Edit for a P.S. The pedant in me compels me to point out that "draws" and "drawers" are NOT the same thing


----------



## Dalboy (19 Jun 2018)

AES":2j3k1k77 said:


> I guess it's worth having a look at the online catalogues of people like Arc Eurotrade, Chronos, and a couple of others whose names escape me at present - but several can be found in the sticky (with links) at the top of the general Metalworking section here.



I have tried some of the well know ones Like Axminster tools, Chronos, Blackgate, Maidstone model engineers and a couple of others. There is a company and the name eludes me all I can remember is it is "something and Hickman" or something along those lines.
Mind you Blackgates site is not very user friendly as no items will show up or even any prices.

I am thinking of going to my local metal supplier and getting a piece of steel and making my own


----------



## TFrench (19 Jun 2018)

Buck and Hickman! Cromwell may be worth a look too?


----------



## Dalboy (19 Jun 2018)

TFrench":3ct18lvk said:


> Buck and Hickman! Cromwell may be worth a look too?

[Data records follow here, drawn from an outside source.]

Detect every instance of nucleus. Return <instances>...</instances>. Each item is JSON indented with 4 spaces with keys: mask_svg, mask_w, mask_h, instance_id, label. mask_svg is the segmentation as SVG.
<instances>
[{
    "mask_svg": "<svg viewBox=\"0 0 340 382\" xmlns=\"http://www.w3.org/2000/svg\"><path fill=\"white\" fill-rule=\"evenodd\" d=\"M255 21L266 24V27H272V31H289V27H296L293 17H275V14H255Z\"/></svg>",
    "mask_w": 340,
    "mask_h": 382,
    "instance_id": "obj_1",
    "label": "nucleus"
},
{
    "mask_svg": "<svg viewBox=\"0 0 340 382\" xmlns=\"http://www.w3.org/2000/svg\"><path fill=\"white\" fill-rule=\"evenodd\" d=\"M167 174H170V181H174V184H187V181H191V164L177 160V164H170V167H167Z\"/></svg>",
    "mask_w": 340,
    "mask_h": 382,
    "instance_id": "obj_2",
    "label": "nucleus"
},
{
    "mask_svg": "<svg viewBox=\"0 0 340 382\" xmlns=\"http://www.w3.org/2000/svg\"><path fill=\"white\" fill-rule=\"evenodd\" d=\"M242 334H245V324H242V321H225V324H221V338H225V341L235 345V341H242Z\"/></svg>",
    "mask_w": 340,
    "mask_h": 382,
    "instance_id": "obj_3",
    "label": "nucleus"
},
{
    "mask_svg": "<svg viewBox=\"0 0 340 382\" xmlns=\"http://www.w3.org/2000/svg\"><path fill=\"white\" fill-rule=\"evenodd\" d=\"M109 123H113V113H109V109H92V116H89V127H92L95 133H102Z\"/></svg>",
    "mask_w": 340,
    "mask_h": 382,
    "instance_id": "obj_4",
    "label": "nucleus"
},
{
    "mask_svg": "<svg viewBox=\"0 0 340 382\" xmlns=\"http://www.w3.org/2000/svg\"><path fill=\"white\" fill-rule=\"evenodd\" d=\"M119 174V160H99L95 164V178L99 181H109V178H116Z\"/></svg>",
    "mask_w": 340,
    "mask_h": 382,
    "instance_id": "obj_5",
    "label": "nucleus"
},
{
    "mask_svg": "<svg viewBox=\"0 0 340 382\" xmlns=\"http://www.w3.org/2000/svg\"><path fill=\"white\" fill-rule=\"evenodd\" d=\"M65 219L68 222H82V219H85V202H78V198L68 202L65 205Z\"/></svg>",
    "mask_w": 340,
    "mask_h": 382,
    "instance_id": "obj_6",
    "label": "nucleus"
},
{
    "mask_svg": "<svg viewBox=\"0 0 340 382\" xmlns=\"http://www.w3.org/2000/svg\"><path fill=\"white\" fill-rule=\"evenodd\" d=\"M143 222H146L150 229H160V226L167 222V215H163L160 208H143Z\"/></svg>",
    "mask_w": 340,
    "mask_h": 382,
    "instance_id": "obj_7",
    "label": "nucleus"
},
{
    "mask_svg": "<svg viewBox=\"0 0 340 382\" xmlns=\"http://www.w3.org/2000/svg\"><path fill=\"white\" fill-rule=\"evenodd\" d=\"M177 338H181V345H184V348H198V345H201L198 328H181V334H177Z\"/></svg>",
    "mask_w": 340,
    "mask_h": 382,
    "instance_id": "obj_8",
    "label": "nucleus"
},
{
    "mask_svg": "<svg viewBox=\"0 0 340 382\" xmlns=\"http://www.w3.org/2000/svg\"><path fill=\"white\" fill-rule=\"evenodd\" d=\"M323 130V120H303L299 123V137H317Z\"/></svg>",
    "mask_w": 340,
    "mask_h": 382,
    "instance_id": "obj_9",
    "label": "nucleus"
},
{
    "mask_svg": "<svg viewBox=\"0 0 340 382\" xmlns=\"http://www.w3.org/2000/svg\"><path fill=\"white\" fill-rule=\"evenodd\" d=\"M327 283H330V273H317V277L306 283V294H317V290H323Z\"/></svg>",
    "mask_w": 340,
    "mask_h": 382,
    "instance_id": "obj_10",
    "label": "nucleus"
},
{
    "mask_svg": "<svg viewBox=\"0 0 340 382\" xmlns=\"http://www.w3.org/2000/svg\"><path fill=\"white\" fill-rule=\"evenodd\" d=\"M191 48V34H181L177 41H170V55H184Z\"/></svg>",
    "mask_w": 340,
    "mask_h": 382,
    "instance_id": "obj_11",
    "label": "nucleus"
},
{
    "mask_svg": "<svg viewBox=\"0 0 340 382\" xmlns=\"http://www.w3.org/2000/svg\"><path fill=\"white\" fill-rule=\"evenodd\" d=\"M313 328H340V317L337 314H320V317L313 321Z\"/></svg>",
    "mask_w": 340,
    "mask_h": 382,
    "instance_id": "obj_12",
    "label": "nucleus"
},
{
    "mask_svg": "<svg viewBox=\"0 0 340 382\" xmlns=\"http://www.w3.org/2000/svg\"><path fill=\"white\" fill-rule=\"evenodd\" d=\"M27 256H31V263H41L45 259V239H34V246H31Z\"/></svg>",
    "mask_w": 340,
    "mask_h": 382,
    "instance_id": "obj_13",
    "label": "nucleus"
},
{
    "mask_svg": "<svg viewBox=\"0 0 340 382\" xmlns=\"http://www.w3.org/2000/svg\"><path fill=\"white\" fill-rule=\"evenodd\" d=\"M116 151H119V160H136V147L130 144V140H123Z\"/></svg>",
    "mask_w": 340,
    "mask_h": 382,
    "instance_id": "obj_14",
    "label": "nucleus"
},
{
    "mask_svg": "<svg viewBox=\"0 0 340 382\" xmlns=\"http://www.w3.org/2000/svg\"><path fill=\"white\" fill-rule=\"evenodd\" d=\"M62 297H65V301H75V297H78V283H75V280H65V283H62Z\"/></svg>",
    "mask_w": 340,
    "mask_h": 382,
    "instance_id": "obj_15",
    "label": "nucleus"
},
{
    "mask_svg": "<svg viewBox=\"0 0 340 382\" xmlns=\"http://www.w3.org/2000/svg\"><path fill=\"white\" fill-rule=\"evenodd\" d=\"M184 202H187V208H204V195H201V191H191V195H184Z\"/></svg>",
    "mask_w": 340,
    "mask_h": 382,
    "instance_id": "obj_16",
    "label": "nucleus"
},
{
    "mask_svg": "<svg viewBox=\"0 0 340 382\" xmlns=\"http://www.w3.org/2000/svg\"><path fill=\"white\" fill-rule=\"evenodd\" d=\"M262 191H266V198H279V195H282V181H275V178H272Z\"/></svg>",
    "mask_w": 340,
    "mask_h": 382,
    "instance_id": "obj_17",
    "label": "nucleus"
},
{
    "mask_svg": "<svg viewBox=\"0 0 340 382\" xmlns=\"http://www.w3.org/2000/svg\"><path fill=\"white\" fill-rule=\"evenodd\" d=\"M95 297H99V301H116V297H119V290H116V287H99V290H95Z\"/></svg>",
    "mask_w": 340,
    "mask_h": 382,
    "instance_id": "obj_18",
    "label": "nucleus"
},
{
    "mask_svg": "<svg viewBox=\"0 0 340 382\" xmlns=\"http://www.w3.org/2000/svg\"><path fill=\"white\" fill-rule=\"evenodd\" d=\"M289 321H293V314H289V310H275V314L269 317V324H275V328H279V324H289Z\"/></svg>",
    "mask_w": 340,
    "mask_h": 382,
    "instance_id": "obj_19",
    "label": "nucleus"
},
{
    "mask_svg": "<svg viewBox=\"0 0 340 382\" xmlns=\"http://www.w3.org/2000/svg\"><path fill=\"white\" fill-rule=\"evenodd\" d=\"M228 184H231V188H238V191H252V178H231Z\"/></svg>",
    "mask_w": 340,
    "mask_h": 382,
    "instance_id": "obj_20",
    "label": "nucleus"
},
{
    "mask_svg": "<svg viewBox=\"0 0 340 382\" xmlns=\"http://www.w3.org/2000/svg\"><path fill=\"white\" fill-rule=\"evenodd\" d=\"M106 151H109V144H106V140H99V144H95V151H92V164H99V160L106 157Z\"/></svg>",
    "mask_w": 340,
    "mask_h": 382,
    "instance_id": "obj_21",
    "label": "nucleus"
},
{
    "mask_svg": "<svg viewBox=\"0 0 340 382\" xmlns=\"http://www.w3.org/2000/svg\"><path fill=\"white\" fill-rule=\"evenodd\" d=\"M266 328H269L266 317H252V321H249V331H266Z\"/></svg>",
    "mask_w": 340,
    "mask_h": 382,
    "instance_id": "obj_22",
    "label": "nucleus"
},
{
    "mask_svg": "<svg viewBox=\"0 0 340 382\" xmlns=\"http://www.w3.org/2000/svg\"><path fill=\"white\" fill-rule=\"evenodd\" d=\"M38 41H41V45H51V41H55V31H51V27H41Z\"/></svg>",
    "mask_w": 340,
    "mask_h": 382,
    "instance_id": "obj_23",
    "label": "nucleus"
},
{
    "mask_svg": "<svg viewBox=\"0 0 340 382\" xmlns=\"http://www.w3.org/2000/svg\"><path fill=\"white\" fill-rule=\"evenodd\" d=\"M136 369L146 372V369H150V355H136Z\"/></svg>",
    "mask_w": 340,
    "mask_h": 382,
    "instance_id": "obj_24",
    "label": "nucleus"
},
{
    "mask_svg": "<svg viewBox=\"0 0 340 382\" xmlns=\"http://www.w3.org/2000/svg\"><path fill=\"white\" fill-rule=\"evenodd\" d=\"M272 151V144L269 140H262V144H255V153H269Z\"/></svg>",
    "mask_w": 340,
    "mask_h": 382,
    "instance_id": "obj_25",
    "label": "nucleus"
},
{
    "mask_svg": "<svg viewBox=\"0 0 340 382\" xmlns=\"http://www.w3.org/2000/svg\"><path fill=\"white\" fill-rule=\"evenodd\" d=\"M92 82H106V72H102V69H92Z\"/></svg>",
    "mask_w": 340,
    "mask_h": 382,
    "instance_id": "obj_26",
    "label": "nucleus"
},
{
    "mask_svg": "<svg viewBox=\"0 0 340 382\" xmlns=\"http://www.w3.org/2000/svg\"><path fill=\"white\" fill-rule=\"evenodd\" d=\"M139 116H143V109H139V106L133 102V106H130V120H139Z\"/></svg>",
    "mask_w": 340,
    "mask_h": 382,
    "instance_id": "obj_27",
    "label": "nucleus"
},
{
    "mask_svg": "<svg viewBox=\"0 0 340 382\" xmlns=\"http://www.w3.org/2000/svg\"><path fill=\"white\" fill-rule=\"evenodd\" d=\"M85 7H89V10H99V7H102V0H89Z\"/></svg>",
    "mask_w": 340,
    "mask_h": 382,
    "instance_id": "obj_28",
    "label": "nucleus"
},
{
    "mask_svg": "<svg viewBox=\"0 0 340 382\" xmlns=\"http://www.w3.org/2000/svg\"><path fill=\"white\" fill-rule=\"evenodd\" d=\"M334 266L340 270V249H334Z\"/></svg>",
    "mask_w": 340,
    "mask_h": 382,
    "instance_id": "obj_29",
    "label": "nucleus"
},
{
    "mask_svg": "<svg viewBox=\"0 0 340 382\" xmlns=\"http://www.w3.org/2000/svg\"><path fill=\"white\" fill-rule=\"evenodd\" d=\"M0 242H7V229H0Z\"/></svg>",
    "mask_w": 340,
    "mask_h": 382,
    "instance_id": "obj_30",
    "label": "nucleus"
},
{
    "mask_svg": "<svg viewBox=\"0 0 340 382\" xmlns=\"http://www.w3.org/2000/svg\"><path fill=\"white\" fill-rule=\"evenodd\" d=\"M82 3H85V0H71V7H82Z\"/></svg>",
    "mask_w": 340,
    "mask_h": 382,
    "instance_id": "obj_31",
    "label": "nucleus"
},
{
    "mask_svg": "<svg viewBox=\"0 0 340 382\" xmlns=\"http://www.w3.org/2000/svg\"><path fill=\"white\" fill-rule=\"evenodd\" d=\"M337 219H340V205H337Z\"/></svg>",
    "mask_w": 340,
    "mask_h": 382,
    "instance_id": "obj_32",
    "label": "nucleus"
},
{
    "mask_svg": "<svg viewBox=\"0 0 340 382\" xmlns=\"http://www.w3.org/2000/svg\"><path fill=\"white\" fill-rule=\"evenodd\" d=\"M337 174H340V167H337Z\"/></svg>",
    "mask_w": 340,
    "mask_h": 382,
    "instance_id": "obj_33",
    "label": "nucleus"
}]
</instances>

That's the one Buck and Hickman use to deal with them when I was at work Thank you will also look at Cromwell


----------



## Robbo3 (20 Jun 2018)

MikeG.":18g1qako said:


> Draws are old fashioned knickers. Please don't tell me you were tidying your workshop wearing just your undercrackers.
> 
> Drawers. Sorry.


There is a saying - come November, winter draws on.


----------